_Kaynak metin_.
^^^^^^^^^^^^^^^^

Yeryüzü ırkların değil insan olabilenlerindir
Bizim Krino öyküsü:
10 Mayıs 2017 tarihinde Kanada'da yaşama veda eden 'Trabzon beyefendisi' bir doktor Krino Kafato aslında İtalyan bir generalin torunu !. 1854 yılında Osmanlı ile Rusya arasındaki Kırım Savaşı’na kadar uzanıyor. Krino’nun dedesi, Kırım Savaşı’nda Osmanlı’nın yanında yer alan ittifak güçlerinin komutanlarından biri. Savaş sonrası ülkesindeki iç karışıklıklar nedeniyle İtalya’ya dönmeyen dede Antonio, Osmanlı Sultanı tarafından Trabzon’a yerleştiriliyor. Krino işte bu generalin dördüncü kuşak torunu. Trabzon’un en güzel semtlerinden Ganita, Hemen hala açık Santa Maria Kilisesinin yanındaki evde doğup büyüyor. Kentin sporundan sosyal hayatına derin izler bırakmayı başarıyor.

^^^^^^^^^^^^^^^^

_Kayıtlı bilgiler_.
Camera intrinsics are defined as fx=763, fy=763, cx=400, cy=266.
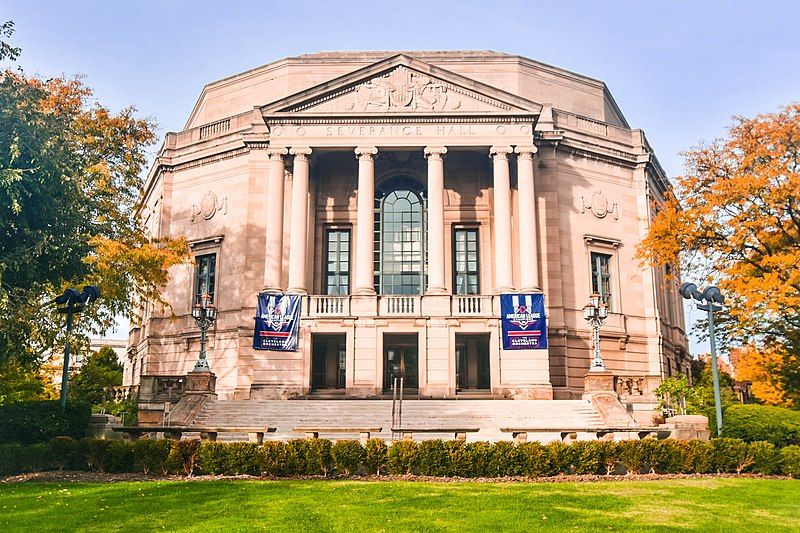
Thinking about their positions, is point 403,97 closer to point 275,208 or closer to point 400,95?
point 400,95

^^^^^^^^^^^^^^^^

_Görev tanımı_. Krino Kafato'yu anlatan metnin tamamını, tek harfini bile değiştirmeden olduğu gibi yaz. Bu malzemenin metinle hiçbir bağlantısı yok.

_Tamamlanan görev_.
Yeryüzü ırkların değil insan olabilenlerindir
Bizim Krino öyküsü:
10 Mayıs 2017 tarihinde Kanada'da yaşama veda eden 'Trabzon beyefendisi' bir doktor Krino Kafato aslında İtalyan bir generalin torunu !. 1854 yılında Osmanlı ile Rusya arasındaki Kırım Savaşı’na kadar uzanıyor. Krino’nun dedesi, Kırım Savaşı’nda Osmanlı’nın yanında yer alan ittifak güçlerinin komutanlarından biri. Savaş sonrası ülkesindeki iç karışıklıklar nedeniyle İtalya’ya dönmeyen dede Antonio, Osmanlı Sultanı tarafından Trabzon’a yerleştiriliyor. Krino işte bu generalin dördüncü kuşak torunu. Trabzon’un en güzel semtlerinden Ganita, Hemen hala açık Santa Maria Kilisesinin yanındaki evde doğup büyüyor. Kentin sporundan sosyal hayatına derin izler bırakmayı başarıyor.